Apologies if this is over stepping APC's rules. I didn't want to put a direct link, just in case.

Matt


----------



## fishyjoe24 (May 18, 2010)

you getting out of the aquarium hobby completely or just the freshwater one? you going to saltwater?


----------



## soundgy (Jul 9, 2010)

Moving to Reef Tank around 150ish pre-drilled 

Matt


----------



## fishyjoe24 (May 18, 2010)

soundgy said:


> Moving to Reef Tank around 150ish pre-drilled
> 
> Matt


cool, let me know if you need help setting that tank up, i'm also a saltwater person...
how much areyou wanting for one of the xp2's or the xp3 and hydor inline 300w heater?


----------



## TetraGuy72 (Dec 12, 2009)

Do you have any co2 equipment?
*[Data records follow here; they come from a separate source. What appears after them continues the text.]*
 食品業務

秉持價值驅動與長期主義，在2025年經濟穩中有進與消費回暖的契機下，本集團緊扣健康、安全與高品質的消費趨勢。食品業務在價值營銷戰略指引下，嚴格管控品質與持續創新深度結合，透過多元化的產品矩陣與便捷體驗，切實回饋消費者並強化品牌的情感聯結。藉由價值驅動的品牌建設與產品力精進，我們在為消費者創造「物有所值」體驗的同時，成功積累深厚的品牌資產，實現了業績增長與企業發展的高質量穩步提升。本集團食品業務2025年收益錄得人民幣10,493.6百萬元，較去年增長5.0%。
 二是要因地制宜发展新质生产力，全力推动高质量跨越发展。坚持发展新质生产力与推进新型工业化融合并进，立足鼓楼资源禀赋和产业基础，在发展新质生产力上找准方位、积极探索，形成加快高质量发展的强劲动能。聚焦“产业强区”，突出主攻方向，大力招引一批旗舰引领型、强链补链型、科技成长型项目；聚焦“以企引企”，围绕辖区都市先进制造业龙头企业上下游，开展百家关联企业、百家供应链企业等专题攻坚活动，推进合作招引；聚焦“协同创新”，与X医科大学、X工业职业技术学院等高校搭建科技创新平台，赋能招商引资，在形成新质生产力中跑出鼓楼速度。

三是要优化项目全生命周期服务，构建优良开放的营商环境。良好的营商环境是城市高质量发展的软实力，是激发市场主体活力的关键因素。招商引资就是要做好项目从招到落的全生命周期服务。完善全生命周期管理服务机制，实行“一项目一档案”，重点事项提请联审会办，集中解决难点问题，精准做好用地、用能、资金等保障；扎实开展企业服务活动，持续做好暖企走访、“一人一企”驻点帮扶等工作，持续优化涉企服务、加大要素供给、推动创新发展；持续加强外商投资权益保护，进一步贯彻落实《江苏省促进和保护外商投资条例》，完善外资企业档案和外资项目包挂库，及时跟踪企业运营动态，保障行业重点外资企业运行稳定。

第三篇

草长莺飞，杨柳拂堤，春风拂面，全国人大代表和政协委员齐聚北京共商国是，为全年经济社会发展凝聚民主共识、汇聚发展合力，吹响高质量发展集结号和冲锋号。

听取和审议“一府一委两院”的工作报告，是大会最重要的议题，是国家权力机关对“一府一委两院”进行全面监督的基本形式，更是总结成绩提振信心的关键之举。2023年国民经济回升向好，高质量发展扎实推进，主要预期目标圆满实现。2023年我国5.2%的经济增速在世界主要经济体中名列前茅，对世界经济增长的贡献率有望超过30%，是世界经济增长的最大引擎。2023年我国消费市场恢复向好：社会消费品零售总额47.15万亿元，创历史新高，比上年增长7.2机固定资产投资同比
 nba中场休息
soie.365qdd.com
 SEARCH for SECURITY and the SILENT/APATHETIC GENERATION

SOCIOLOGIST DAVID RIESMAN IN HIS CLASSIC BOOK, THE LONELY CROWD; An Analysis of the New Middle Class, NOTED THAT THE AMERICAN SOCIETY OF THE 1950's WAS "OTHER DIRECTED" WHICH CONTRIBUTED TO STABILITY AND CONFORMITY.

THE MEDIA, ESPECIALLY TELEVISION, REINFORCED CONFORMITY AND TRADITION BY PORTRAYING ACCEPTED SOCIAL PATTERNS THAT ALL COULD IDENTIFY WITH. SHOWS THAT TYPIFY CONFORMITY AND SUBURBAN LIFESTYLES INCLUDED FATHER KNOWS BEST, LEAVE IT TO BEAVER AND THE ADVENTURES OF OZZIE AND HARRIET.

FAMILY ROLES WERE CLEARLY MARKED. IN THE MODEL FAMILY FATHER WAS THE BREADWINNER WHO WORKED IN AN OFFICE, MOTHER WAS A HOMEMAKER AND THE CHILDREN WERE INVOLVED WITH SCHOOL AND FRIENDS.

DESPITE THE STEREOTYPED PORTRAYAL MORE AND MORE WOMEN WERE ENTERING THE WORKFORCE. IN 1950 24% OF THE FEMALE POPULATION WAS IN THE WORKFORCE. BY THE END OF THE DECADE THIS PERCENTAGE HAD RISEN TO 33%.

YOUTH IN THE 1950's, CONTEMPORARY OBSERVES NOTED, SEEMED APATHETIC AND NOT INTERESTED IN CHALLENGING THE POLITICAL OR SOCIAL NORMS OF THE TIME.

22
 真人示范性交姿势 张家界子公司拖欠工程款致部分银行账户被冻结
I didn't see it listed in the post, but you said you may have more stuff that's not listed.


----------



## soundgy (Jul 9, 2010)

Pricing has been updated.

I have a Victor Dual Stage Regulator that I added to the thread.

Matt


----------



## soundgy (Jul 9, 2010)

I just revamped the entire thread, added more pics and gear.

Matt


----------



## tae2610 (Sep 9, 2009)

I can't find you post too >.>


----------



## soundgy (Jul 9, 2010)

PMed.

Matt


----------



## fishyjoe24 (May 18, 2010)

http://www.plantedtank.net/forums/swap-n-shop/149578-getting-out-freshwater-sale-dfw-only.html


----------



## soundgy (Jul 9, 2010)

Wasn't sure if it was allowed lol!

Thank you,

Matt


----------



## fishyjoe24 (May 18, 2010)

matt,i pm'ed over on planted tank i'm interested in one of the inline 300w heaters and the xp2 or one of the xp3.


----------



## soundgy (Jul 9, 2010)

All PMs replied to.

More stuff still available.

Matt


----------